Essa mudança tem como conseqüência para os trabalhadores a alienação e para o capitalista constitui-se em um problema gerencial. Esse fenômeno é qualitativamente diferente da ‘divisão social do trabalho’ na sociedade que foi explicada, inicialmente, pela clássica análise de Adam Smith (1723-1790), no An Inquiry into the Nature and Causes of the Wealth of Nations (A Riqueza das Nações) a respeito do processo de produção em uma fábrica de alfinetes. A análise deste fenômeno de fragmentação do processo de produção foi mais bem qualificada com os estudos de Charles Babbage (em On the Economy of Machinery, de 1832) ao acrescentar que essa forma de divisão do trabalho não apenas fragmenta o processo permitindo um aumento da produtividade como também hierarquiza as atividades, atribuindo valores diferentes a cada tarefa executada por diferentes trabalhadores ou grupo de trabalhadores específicos. Assim, aumenta a produtividade não só pelo aumento numérico dos produtos em uma determinada unidade de tempo como também aumenta a produtividade diminuindo o custo da força de trabalho comprada pelo capitalista.

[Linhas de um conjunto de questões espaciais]
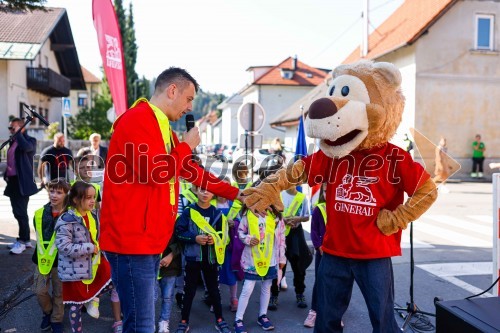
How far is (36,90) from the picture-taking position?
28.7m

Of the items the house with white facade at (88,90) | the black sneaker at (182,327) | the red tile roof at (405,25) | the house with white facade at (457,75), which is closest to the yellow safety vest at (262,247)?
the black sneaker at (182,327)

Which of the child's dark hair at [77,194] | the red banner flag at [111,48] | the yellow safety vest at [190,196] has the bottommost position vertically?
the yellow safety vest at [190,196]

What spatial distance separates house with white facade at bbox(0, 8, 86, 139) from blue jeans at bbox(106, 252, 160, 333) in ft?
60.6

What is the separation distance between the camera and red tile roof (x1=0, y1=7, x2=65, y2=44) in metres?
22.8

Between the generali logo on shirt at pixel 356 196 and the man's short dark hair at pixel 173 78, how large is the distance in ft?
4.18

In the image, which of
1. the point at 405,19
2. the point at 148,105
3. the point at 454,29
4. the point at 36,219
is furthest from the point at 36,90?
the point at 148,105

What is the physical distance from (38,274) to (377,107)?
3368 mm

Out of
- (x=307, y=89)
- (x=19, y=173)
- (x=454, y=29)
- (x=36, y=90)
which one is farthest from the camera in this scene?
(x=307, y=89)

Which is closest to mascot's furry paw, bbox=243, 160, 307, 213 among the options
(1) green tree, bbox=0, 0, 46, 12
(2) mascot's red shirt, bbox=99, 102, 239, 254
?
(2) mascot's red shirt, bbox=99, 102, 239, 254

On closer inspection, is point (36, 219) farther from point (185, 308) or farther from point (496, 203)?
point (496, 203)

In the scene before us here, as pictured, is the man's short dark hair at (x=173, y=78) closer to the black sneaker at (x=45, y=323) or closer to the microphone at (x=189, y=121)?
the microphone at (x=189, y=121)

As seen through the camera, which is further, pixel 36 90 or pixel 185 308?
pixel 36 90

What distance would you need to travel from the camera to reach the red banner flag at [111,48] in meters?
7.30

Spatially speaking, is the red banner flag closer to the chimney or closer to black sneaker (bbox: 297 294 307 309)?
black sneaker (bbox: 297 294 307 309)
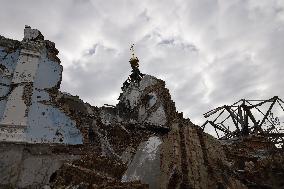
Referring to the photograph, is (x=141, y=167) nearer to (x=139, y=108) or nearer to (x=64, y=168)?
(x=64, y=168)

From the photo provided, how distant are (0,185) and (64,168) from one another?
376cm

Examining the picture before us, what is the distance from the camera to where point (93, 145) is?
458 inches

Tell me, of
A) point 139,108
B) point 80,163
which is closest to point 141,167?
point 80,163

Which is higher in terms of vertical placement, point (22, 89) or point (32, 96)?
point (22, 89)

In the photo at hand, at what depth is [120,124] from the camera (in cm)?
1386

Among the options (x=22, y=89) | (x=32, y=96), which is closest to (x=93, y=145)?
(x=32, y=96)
...
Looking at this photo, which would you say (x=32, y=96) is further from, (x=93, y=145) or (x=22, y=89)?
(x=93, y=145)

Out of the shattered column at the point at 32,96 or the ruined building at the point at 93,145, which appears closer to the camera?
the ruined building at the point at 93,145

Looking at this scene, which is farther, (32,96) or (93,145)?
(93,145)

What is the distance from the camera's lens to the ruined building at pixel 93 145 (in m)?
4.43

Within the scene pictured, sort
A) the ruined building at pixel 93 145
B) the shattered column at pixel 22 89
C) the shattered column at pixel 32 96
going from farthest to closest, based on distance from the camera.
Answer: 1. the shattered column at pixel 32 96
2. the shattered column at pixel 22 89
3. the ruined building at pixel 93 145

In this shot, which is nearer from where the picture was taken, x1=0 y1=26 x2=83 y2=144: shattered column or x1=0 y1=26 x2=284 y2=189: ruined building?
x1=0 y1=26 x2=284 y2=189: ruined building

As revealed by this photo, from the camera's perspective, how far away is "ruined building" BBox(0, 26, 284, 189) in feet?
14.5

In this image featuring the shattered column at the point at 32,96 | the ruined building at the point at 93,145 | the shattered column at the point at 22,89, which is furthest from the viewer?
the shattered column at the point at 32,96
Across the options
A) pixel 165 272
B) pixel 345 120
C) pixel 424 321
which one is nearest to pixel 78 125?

#### OBJETIVO DA ATIVIDADE
Dê prosseguimento ao trecho sobre a divisão do trabalho, partindo da última frase apresentada. As linhas apresentadas foram extraídas de uma fonte distinta.

#### RESPOSTA DA ATIVIDADE
A emergência da ‘divisão parcelar do trabalho’ que muitos autores denominam ‘divisão técnica do trabalho’ (Abercrombie, Hill & Turner, 2000) ocorre no bojo de um processo mais amplo de mudanças, no qual se destacam: a apropriação capitalista dos meios de produção (força de trabalho, objetos de trabalho e instrumentos); a associação de diversos trabalhadores em um mesmo espaço físico, onde cada um desenvolve uma tarefa específica, e o produto só é obtido como resultado do trabalho coletivo, ou, nas palavras de Marx (1980), o produto resulta de um trabalhador coletivo; a modificação do papel da gerência para o de controle do processo e da força de trabalho; e a expropriação do trabalhador do produto do seu trabalho. Opera-se uma divisão entre trabalho manual (que transforma o objeto) e intelectual (a consciência que o trabalhador tem sobre o trabalho), separa-se concepção e execução.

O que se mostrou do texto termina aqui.